** Start WORKING DATA **
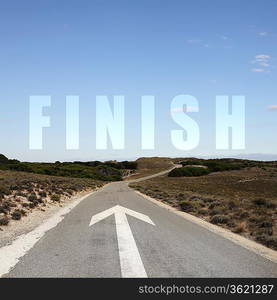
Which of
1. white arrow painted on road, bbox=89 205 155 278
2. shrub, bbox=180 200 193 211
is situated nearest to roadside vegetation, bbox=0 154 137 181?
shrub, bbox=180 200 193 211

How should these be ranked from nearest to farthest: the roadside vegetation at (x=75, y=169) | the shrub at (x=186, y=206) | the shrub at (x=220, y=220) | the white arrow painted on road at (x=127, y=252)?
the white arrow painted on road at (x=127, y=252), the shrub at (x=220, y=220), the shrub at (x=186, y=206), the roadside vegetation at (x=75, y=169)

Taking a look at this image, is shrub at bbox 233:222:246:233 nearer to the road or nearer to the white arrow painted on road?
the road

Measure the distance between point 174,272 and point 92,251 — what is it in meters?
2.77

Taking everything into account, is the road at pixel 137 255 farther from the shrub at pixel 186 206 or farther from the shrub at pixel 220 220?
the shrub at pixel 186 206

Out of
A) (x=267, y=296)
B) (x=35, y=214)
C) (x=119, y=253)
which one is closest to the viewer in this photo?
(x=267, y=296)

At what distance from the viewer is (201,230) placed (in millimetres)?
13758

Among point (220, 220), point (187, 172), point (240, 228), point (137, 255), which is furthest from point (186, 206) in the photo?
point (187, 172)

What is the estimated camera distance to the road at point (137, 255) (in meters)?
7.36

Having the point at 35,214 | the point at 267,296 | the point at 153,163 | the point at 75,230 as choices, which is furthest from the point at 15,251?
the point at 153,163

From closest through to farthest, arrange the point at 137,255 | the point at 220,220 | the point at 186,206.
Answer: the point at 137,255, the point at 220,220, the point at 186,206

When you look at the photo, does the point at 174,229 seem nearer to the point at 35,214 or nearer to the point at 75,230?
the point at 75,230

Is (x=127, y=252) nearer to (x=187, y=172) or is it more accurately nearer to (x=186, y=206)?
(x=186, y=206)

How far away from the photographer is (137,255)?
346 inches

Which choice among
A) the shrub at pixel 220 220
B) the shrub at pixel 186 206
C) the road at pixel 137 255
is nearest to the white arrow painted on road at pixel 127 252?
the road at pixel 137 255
** End WORKING DATA **
§ **SHORT TASK**
Rewrite the lines above, replacing "viewer" with "observer" and leaving everything else unchanged. Leave the pictures out.

§ **OUTPUT BELOW**
Which of
1. white arrow painted on road, bbox=89 205 155 278
2. shrub, bbox=180 200 193 211
is situated nearest to roadside vegetation, bbox=0 154 137 181?
shrub, bbox=180 200 193 211

How should these be ranked from nearest to farthest: the roadside vegetation at (x=75, y=169) | the shrub at (x=186, y=206) | the shrub at (x=220, y=220) | the white arrow painted on road at (x=127, y=252)?
the white arrow painted on road at (x=127, y=252), the shrub at (x=220, y=220), the shrub at (x=186, y=206), the roadside vegetation at (x=75, y=169)

Taking a look at this image, is shrub at bbox 233:222:246:233 nearer to the road or nearer to the white arrow painted on road?
the road

Measure the distance between point 174,272 and point 92,251 — what is it in meters?
2.77

Taking everything into account, is the road at pixel 137 255 farther from the shrub at pixel 186 206 or farther from the shrub at pixel 220 220?
the shrub at pixel 186 206

Out of
A) (x=267, y=296)
B) (x=35, y=214)
C) (x=119, y=253)
which one is closest to the observer in this photo?
(x=267, y=296)

At what distance from the observer is (201,230) placed (in millimetres)?
13758

Among point (220, 220), point (187, 172), point (240, 228), point (137, 255), which is furthest from point (186, 206) in the photo?
point (187, 172)

What is the estimated camera distance to the road at point (137, 255) (in meters)?
7.36

Having the point at 35,214 | the point at 267,296 | the point at 153,163 | the point at 75,230 as choices, which is furthest from the point at 15,251?
the point at 153,163

From closest through to farthest, arrange the point at 137,255 | the point at 220,220 | the point at 186,206.
Answer: the point at 137,255, the point at 220,220, the point at 186,206

When you look at the photo, does the point at 174,229 seem nearer to the point at 35,214 or nearer to the point at 75,230?
the point at 75,230

Is (x=127, y=252) nearer to (x=187, y=172) or is it more accurately nearer to (x=186, y=206)?
(x=186, y=206)

How far away from the photographer is (137,255)?
346 inches

Which choice among
A) the shrub at pixel 220 220
B) the shrub at pixel 186 206
C) the road at pixel 137 255
is nearest to the white arrow painted on road at pixel 127 252?
the road at pixel 137 255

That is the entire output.